Highlights & Insights¶

EAP (Event Activation Prior) is the most insightful design—it leverages the unique "sparse activation" characteristic of event camera data to apply regularization only to regions with event activity, which is more reasonable than full-image entropy minimization. This concept can be transferred to domain adaptation for other sparse data modalities, such as LiDAR and radar.
EventBlend's physically-driven data mixing outperforms random mixing—the mixing mask is determined by the physical similarity of event activation patterns between the two domains rather than random cropping. This philosophy of "letting data characteristics guide data augmentation" can be applied to other domain adaptation tasks.
EXPo benchmark is the first large-scale event perception dataset (~90K samples) covering three platforms: vehicles, UAVs, and quadruped robots, filling a major evaluation gap.
For the first time, the problem of "cross-platform adaptation for event cameras" is systematically defined and studied, establishing a complete formulation and evaluation protocol.

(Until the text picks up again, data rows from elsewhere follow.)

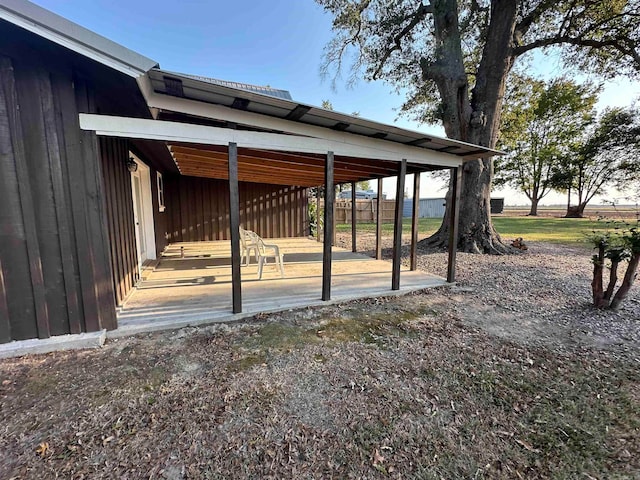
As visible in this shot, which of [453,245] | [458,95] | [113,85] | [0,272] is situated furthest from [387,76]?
[0,272]

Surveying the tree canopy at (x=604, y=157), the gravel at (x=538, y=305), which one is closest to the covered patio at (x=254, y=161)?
the gravel at (x=538, y=305)

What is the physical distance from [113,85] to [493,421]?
163 inches

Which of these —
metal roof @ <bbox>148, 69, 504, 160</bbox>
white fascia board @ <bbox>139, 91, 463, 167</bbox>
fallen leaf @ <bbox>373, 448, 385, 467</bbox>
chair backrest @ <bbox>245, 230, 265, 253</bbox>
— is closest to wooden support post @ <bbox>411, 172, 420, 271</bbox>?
white fascia board @ <bbox>139, 91, 463, 167</bbox>

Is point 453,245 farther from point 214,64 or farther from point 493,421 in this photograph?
point 214,64

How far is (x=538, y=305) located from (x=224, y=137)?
4724mm

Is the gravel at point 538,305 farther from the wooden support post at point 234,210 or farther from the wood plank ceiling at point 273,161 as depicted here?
the wooden support post at point 234,210

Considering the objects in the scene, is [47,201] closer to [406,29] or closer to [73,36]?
[73,36]

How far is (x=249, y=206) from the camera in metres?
9.85

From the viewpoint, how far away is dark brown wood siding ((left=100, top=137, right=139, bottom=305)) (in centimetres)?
327

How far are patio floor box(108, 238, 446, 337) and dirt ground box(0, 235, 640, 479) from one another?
0.27 meters

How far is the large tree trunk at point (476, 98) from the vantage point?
7414 mm

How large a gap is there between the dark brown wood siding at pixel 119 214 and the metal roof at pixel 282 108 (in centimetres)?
120

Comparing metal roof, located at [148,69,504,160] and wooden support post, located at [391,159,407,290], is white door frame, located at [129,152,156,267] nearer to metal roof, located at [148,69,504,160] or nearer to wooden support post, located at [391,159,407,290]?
metal roof, located at [148,69,504,160]

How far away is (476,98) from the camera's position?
25.7 ft
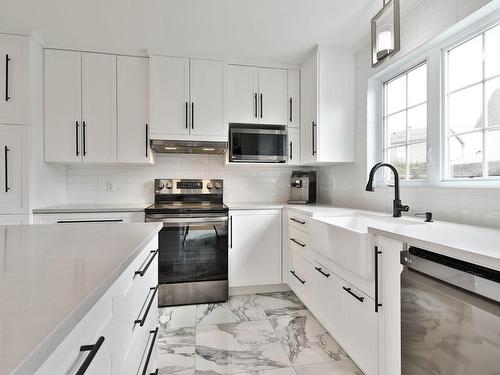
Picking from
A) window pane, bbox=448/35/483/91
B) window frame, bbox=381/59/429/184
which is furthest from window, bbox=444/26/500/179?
window frame, bbox=381/59/429/184

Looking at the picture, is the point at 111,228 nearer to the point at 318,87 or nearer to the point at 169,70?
the point at 169,70

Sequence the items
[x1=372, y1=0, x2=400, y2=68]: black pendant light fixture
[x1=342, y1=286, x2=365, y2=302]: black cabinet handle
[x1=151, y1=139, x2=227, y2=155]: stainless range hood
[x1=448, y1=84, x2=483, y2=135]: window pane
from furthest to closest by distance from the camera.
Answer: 1. [x1=151, y1=139, x2=227, y2=155]: stainless range hood
2. [x1=448, y1=84, x2=483, y2=135]: window pane
3. [x1=342, y1=286, x2=365, y2=302]: black cabinet handle
4. [x1=372, y1=0, x2=400, y2=68]: black pendant light fixture

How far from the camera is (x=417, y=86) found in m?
2.05

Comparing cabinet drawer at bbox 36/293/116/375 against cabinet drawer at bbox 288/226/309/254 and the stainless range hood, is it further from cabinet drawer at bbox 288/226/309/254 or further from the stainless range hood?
the stainless range hood

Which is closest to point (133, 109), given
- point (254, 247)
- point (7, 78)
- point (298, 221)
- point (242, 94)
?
point (7, 78)

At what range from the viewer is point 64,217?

Limitations & Future Work¶

The model of event cameras may differ across platforms (e.g., resolution, contrast threshold C), but the impact of sensor discrepancies is not explicitly discussed.
The threshold \(\tau\) in EventBlend requires tuning; the optimal values may differ for different platform pairs.
Currently, only semantic segmentation has been addressed. Cross-platform adaptation for other dense prediction tasks, such as object detection and depth estimation, remains to be explored.
Pairing the three platforms yields 6 adaptation directions, but their difficulty levels vary significantly (e.g., vehicle \(\to\) UAV vs. UAV \(\to\) quadruped), which might require asymmetric adaptation strategies.
Future work could consider leveraging temporal dimension information of event data (such as differences in motion patterns) to further enhance cross-platform adaptation.

vs Ev-Transfer / ESS: These methods perform cross-modal domain adaptation (RGB \(\to\) Event), whereas EventFly focuses on cross-platform event-to-event adaptation. The underlying source of domain discrepancy is completely different (modality discrepancy vs. platform discrepancy).
vs DACS / MIC: These general-purpose domain adaptation methods are designed for frames and do not account for the sparse activation characteristics of event data. EventFly's EAP and EventBlend specifically exploit event activation patterns, achieving superior performance.
vs HPL-ESS: Also performs event domain adaptation but is confined to frame-to-event migration, whereas EventFly is the first to consider event-to-event adaptation across different robotic platforms.

Rating¶

Novelty: ⭐⭐⭐⭐ First to define the cross-platform event domain adaptation problem; the designs of EAP and EventBlend effectively exploit event data characteristics.
Experimental Thoroughness: ⭐⭐⭐⭐ Comprehensive evaluation on the large-scale EXPo benchmark, comparing multiple baselines across 6 adaptation directions.
Writing Quality: ⭐⭐⭐⭐ Clear motivation, systematic and complete method description, though math symbols are dense.
Value: ⭐⭐⭐⭐ Pioneers the new direction of cross-platform adaptation for event cameras; the benchmark is highly valuable for subsequent research.